Document extract |
= Beginning of Section =

But that's not actually Christian Nationalism. That's populist right wing American politics of the Southern variety. Southern populism would be a better name for it. And that it had arrived was clear with the campaign of Foster Freiss.
That doesn't say anything for or against Christian Nationalism. That'll have to wait for another thread. But we should make no mistake. When Ronald Reagan adopted the Southern Strategy, it helped lead to this point. This is what was going to occur, at least to some extent. Of course, it took the urban WASPs getting really wealthy first, at which point we learn that when a large section of the population becomes well off in real terms, its mind doesn't turn to higher thoughts, but the lowest of them.
Footnotes:
1. We earlier stated:
He is still fond of many of his UW instructors. After graduation, Steve received commission as a second lieutenant in the Air Force. He served as a contracting officer through his 26-year career, had 13 moves throughout the U.S. and spent about a third of his assignments in Europe. He also earned his master’s from the Air Force Institute of Technology.A contracting officer for 26 years.
So, do I still feel that way.
Yep, more than ever.
What does the Air Force say about this position:
SECURING WHAT WE NEED
And:
QUALIFICATIONS SUMMARY
MINIMUM EDUCATION
QUALIFICATIONS
- Knowledge of contracting process fundamentals, federal acquisition and contracting directives and publications, budgeting and funding procedures and contract pricing
- Completion of the Mission Ready Contracting Officer course
- Completion of Officer Training School (OTS), Air Force Academy (AFA) or Air Force Reserve Officer Training Corps (AFROTC)

= End of Section =

Data to examine |
= Beginning of Section =

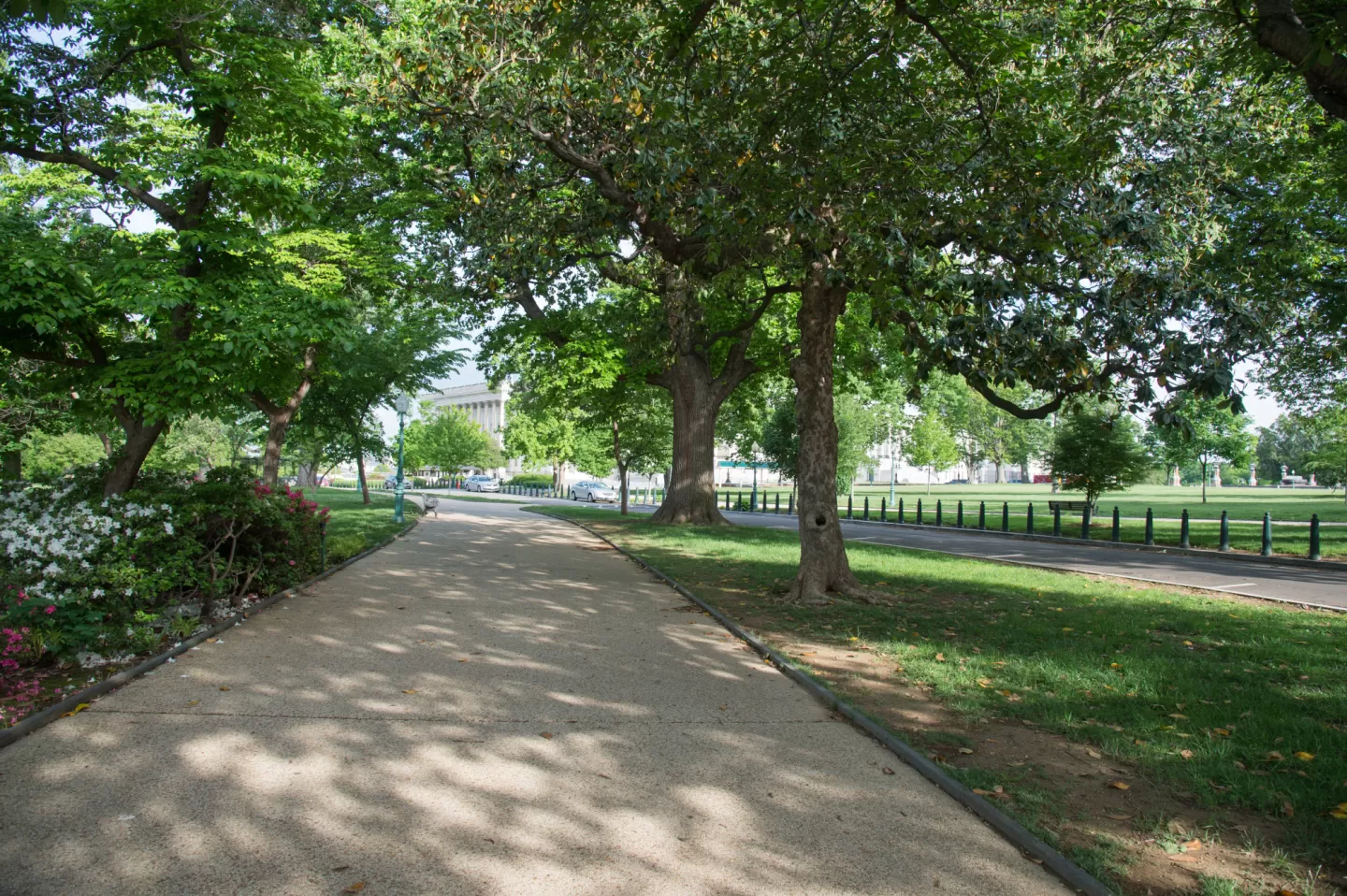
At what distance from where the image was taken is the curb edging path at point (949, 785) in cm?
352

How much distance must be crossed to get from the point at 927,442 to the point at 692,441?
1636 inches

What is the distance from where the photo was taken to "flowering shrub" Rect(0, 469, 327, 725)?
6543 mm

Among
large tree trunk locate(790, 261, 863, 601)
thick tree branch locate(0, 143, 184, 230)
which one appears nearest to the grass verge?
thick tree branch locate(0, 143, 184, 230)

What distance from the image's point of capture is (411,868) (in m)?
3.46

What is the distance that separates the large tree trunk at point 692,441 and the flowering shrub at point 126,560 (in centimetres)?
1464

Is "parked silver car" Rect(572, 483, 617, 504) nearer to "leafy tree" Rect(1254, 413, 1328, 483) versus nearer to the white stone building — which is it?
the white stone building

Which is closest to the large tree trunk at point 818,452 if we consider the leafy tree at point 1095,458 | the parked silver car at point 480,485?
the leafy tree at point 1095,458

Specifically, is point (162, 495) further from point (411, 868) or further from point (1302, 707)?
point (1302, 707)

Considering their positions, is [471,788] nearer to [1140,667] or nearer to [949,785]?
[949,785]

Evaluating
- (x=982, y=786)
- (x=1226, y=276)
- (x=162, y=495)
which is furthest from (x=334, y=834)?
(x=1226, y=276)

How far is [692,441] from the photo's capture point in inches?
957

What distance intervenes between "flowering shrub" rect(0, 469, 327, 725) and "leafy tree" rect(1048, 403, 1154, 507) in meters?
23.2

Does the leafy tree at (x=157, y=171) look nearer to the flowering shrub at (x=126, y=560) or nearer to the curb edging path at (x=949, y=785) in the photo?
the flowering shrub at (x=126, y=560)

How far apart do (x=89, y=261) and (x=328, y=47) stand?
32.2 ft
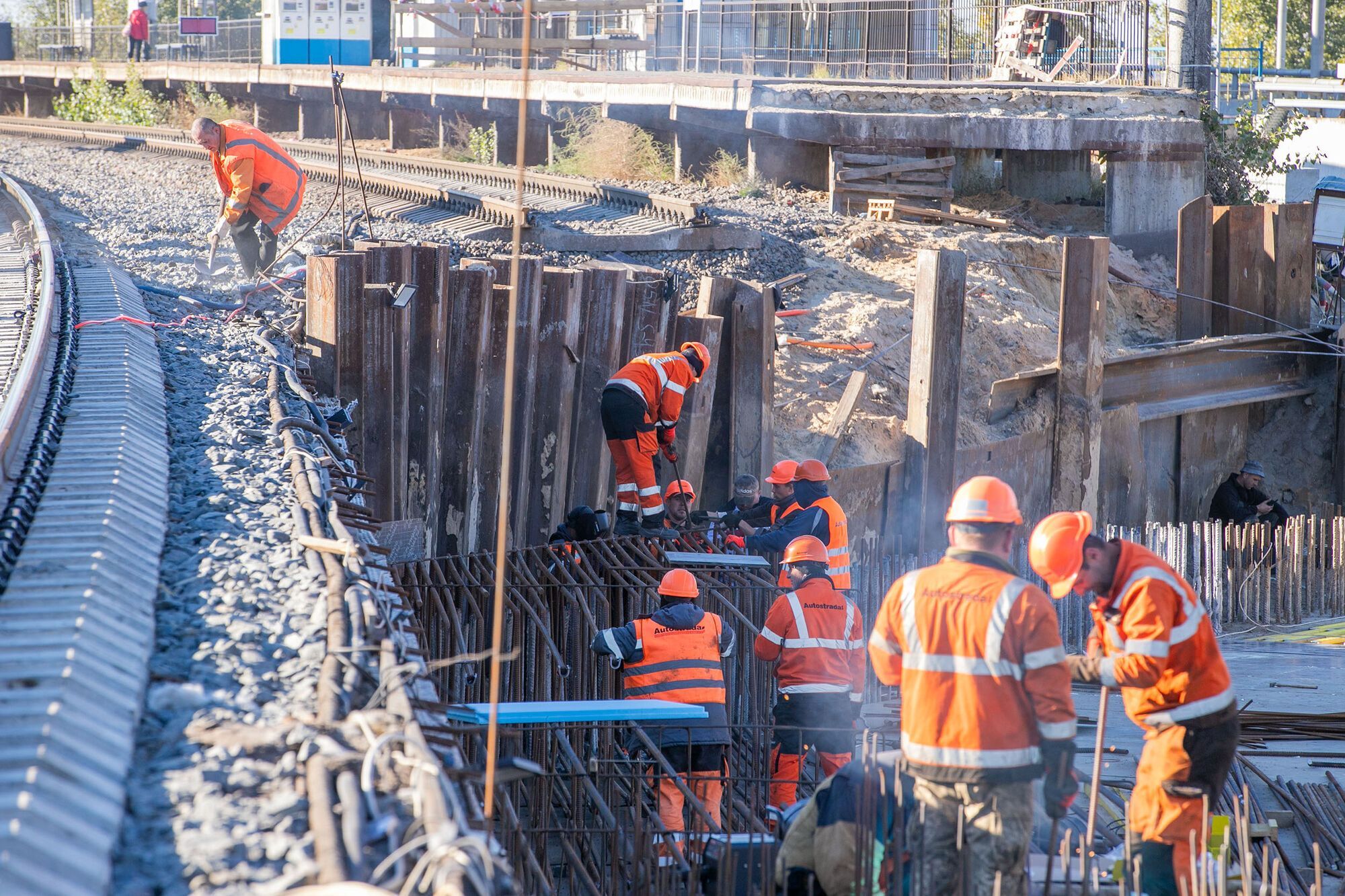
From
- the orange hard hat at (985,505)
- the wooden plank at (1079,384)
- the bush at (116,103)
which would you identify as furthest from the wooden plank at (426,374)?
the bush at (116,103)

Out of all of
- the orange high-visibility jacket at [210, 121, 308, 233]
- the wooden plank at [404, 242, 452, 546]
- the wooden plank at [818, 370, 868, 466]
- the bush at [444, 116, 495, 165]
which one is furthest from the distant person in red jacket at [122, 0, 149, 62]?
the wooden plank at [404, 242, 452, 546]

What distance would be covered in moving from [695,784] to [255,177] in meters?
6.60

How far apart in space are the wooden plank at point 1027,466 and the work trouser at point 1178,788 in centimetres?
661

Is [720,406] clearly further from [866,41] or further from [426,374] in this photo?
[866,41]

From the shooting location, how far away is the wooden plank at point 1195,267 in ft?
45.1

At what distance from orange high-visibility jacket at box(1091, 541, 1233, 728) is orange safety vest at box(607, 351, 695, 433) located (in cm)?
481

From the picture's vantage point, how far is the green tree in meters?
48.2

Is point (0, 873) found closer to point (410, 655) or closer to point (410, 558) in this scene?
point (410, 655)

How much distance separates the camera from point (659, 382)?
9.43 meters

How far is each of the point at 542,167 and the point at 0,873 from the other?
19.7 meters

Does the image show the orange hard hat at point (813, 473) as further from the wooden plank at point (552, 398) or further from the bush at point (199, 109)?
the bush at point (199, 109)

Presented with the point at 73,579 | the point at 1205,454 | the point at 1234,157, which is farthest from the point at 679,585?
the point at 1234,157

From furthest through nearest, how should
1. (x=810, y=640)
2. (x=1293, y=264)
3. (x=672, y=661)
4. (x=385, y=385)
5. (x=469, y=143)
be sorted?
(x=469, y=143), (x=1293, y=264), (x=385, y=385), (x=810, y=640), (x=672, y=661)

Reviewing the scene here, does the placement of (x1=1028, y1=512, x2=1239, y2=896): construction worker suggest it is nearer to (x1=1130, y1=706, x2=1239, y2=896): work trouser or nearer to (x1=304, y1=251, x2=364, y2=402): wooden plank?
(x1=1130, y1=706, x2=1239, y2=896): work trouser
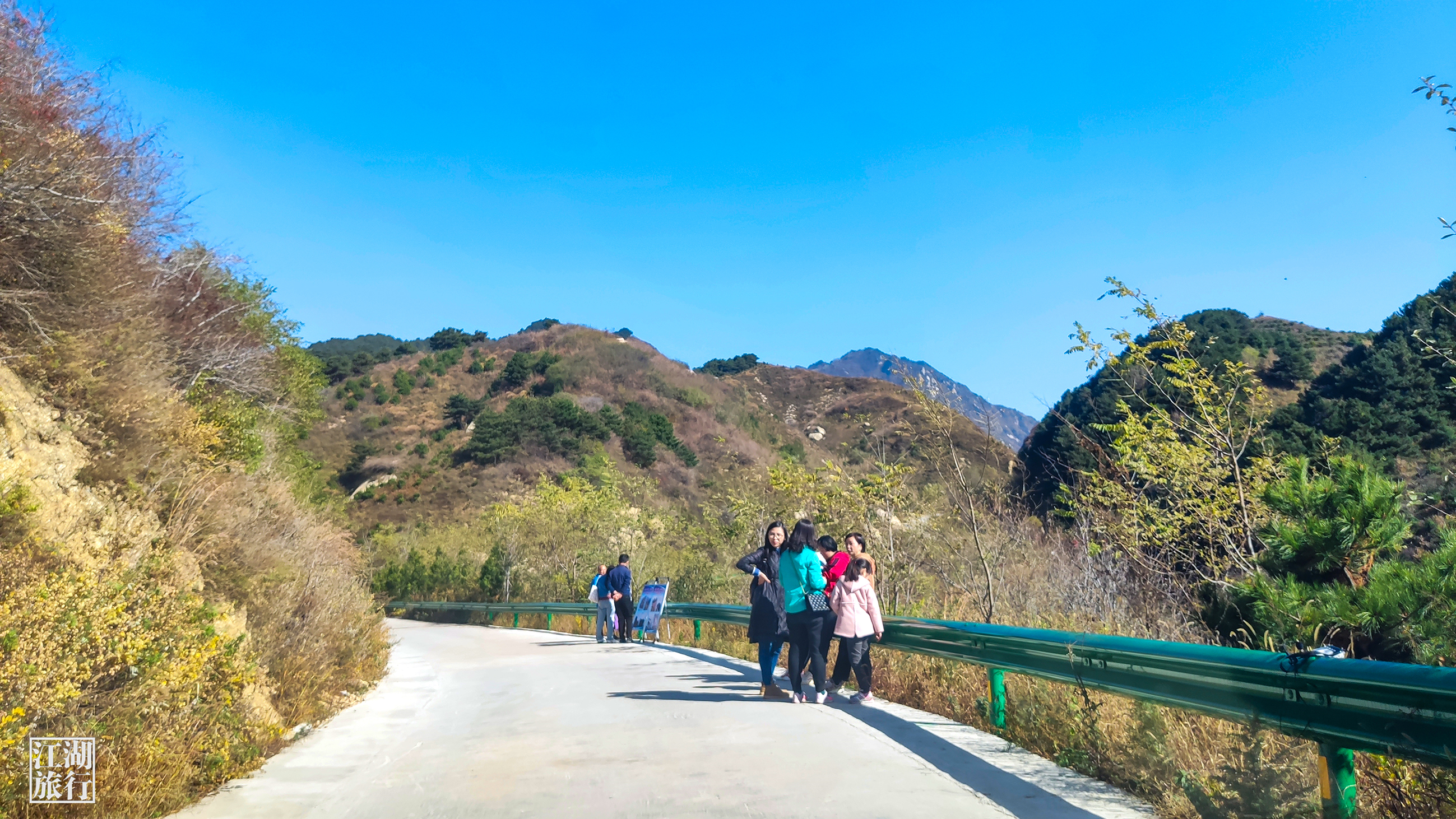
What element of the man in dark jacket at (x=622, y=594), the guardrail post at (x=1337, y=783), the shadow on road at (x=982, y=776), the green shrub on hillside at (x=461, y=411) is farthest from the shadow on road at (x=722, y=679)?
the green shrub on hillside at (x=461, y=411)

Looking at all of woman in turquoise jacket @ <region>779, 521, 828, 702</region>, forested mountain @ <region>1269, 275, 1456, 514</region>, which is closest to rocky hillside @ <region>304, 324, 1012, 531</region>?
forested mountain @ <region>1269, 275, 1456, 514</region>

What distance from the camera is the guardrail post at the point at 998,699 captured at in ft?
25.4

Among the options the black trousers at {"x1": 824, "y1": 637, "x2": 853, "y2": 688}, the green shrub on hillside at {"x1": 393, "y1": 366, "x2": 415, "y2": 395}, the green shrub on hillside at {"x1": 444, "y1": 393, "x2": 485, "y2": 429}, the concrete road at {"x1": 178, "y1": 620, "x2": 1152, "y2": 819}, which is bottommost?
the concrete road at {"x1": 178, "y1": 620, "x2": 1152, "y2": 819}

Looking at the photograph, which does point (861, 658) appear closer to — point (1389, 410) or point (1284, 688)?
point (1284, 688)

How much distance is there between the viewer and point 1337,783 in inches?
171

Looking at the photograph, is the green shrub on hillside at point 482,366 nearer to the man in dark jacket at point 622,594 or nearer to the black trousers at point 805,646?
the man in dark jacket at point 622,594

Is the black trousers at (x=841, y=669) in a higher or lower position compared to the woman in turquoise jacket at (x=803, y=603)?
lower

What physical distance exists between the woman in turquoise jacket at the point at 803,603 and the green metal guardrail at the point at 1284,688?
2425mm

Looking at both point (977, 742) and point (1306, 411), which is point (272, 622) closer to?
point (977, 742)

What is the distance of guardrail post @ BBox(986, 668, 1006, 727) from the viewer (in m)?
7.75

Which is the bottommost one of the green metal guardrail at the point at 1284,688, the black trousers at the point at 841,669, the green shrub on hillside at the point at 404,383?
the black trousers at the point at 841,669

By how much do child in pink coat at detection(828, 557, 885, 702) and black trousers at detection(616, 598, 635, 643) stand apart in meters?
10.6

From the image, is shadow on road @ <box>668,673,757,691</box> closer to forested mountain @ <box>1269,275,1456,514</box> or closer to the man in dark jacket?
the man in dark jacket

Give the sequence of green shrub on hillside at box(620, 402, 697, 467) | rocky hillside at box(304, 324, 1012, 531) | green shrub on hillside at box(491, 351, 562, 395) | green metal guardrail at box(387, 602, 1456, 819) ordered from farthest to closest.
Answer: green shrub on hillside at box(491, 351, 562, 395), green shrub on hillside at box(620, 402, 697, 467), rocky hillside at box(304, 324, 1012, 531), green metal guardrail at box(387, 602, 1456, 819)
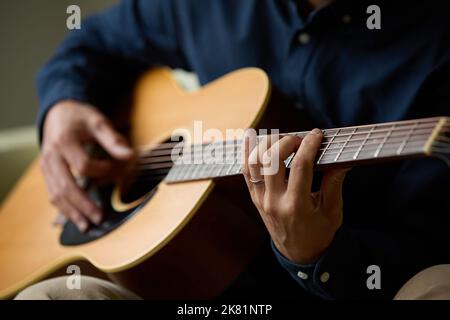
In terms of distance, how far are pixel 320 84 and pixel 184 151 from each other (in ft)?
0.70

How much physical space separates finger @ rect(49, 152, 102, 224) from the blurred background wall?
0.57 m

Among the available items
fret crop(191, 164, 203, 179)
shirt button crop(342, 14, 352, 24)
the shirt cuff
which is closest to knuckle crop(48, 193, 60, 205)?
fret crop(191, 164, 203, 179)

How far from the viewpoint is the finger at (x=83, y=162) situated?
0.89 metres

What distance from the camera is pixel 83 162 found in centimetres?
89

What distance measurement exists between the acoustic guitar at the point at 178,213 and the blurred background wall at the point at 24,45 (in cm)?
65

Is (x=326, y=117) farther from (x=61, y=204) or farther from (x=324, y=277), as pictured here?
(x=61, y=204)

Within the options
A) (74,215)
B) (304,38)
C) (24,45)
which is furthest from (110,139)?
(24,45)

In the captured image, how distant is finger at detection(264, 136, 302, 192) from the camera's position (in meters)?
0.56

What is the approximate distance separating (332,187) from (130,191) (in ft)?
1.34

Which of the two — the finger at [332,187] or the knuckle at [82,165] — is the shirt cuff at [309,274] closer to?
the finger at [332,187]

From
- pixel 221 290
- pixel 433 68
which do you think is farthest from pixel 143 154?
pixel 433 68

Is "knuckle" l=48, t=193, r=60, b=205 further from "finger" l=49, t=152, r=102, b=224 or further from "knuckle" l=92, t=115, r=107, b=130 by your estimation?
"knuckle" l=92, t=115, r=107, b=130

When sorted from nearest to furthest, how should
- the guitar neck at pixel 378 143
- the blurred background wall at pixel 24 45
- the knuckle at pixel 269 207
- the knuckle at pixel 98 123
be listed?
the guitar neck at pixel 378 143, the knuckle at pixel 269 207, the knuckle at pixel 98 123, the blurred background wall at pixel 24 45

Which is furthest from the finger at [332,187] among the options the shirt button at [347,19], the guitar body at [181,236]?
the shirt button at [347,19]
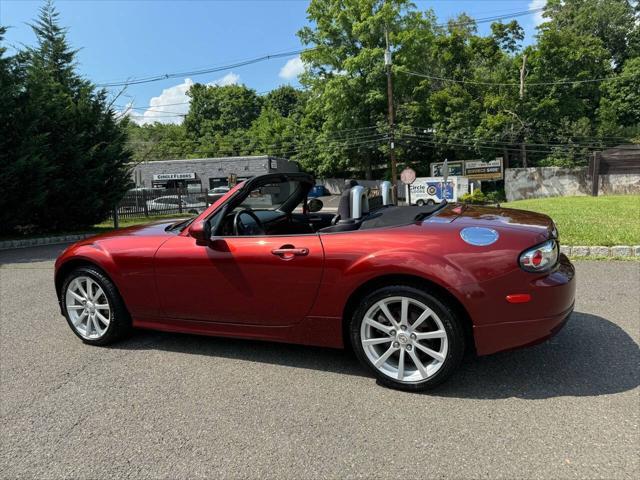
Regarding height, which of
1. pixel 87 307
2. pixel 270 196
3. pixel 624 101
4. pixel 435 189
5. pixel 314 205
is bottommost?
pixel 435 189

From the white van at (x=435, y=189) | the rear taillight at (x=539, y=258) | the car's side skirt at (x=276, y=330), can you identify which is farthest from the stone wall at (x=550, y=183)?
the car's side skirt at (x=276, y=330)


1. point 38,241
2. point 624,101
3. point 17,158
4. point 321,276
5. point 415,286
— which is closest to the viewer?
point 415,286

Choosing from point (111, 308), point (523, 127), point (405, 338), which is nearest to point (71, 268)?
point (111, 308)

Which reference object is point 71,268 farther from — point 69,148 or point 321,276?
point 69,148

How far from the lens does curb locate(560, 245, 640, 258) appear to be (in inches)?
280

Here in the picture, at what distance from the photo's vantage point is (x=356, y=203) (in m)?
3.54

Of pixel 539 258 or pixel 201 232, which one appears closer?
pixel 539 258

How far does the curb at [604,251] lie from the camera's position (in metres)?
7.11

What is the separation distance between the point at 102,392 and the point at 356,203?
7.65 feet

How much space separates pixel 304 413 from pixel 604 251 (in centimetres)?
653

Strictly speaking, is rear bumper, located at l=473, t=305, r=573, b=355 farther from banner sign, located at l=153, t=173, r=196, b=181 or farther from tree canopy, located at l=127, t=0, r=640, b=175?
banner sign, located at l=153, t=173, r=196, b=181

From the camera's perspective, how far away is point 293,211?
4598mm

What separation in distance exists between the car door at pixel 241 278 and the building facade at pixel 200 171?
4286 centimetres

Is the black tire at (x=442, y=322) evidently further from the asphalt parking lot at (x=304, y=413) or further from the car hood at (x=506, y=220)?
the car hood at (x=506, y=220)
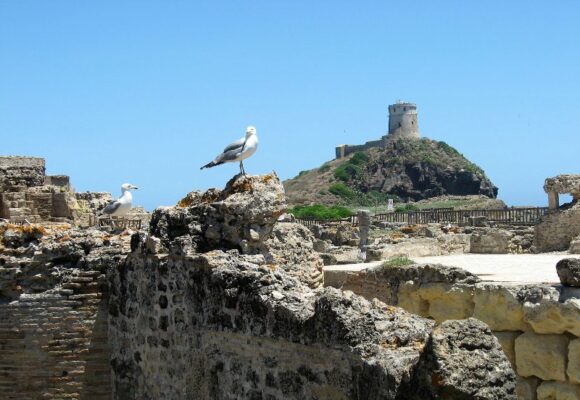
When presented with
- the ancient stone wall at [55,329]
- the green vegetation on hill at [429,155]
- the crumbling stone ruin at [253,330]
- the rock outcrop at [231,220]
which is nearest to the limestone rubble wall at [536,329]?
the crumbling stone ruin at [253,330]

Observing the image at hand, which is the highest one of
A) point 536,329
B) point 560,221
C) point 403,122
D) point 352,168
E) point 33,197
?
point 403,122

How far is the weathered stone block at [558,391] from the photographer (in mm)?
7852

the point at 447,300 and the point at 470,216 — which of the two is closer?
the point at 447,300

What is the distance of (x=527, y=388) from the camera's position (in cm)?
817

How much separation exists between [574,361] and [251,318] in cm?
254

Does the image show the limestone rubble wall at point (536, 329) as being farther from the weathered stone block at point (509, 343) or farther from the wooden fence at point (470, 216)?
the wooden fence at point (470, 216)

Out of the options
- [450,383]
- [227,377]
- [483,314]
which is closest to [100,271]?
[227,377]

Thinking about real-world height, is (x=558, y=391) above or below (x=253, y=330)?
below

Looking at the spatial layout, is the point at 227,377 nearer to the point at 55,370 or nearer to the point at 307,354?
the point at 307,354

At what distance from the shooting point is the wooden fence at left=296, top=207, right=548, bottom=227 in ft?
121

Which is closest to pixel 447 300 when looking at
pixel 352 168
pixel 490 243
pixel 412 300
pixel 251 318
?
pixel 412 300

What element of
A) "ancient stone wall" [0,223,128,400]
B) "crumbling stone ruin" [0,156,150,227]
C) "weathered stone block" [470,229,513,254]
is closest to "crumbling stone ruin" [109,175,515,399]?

= End of Section =

Problem | Resume the commentary on Southern populism and Christian Nationalism, picking up right after its final line. The data has no connection to the text about Southern populism.

Reply to the task |
- Must be between the ages of 18 and 39
And at this point, I'll probably make everyone mad.
One of the things about the modern military has been the massive growth of non combat jobs. Even during the Second World War, most American servicemen didn't fight, weren't going to fight, and were not at risk of dying in combat whatsoever.
Any conscripted serviceman of any kinds deserves a measure of our respect simply for doing something they didn't want to do, because their country asked them to. That doesn't make them a hero, however. And opting for a military career, as a career, has always been a solid career decision that a lot of people have made over the years, but that's what it is, taking it no further than that. Most service jobs in the U.S. Military frankly aren't all that risky, and they haven't been since some point prior to World War Two. Back in the day when Doonsbury was still funny, there was a classic instance of the cartoon when an outraged Vietnam vet calls into to complain about somebody being hosted on the radio, and it turns out they both spent the war in their domains smoking weed and listening to Jimi Hendrix. An exaggeration, but only so much.
Combat vets, and veterans who have served in combat arms are, in my mind, a different deal. Searching out contract details in an air-conditioned office is one thing, getting shelled or potentially getting shelled is quite another. If your job could just as easily be done by a civilian, you ought to really rethink claiming special status.
2. The line that Anti Catholisim is the last acceptalbe prejudice in the United States is more than a little true. It's not only accepted, but it's almost mandatory in some quarter, both from the right and the left.